Delta rubbed the crumbs off her fingertips and stared at the box, pulse coming to attention.

 

“It’s not that,” he said.

 

With a sheepish half-smile, she picked it up and peeled off the tape on the bottom, unfolded the paper. The box was white and plain. There was a necklace inside: a dainty silver chain with a tiny silver charm that was a crown. With a glittering clear stone set in the middle.

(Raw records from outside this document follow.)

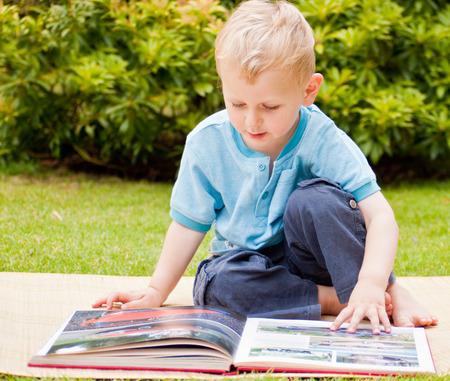 Sitzen Junge liest ein Buch im Garten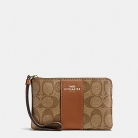 58035 corner zip wristlet in signature coated canvas with leather stripe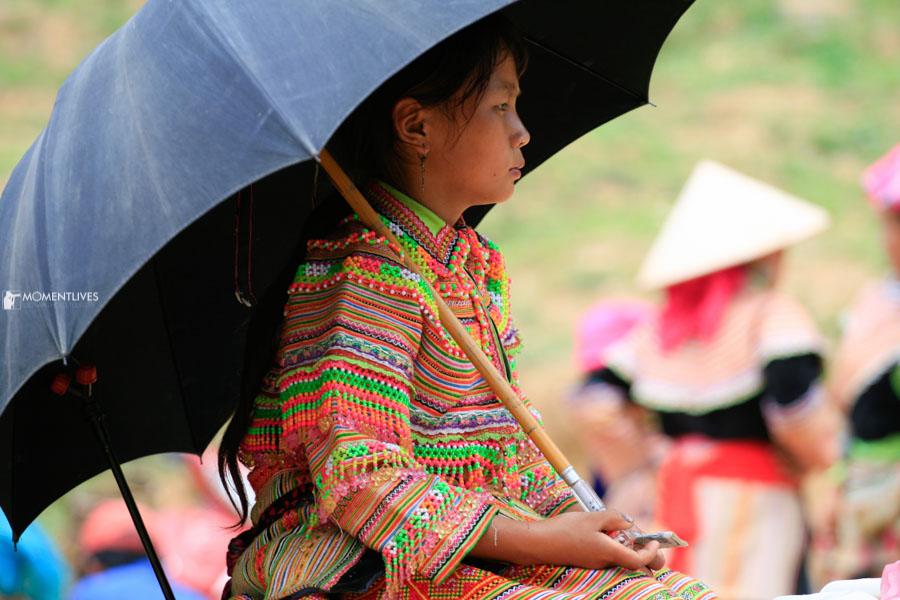 Photograph of a local girl in umbrella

She pulled it out and held it up to the light, watched it catch the morning sun that came in through the window.

 

“It’s white gold,” Mike said in an uncertain voice, “and that’s a real diamond, not a fake, I swear.”

 

Her gaze swept up from the necklace and to his face and she saw a blush rising along his cheekbones.

 

“My brother got his wife one of those heart necklace thingies from Kay, but I knew you’d hate it. And I thought…I dunno…I thought you’d like something original better.”

 

Delta wasn’t sure she’d ever wanted to hug someone the way she wanted to hug him now. “You thought right,” she said, and felt a lump forming in her throat. “Very right.”

 

His smile was wide and white and pleased; she just wanted more of it.

 

“My parents are going to Barbados for Christmas,” she blurted before she could stop herself. “They leave tonight and I’m not going because I have work and…” she took another deep breath, “I know we said we’d keep Christmas separate but I…I don’t want to.”

 

Surprised and happy, he tried to hide it, showed her just a trace of a smile. “You know that means seeing my family again, right?”

 

She curled her hand tight around the little white gold and diamond crown in her hand. Princess, he called her, and he’d given her a crown. She nodded. “I don’t care.”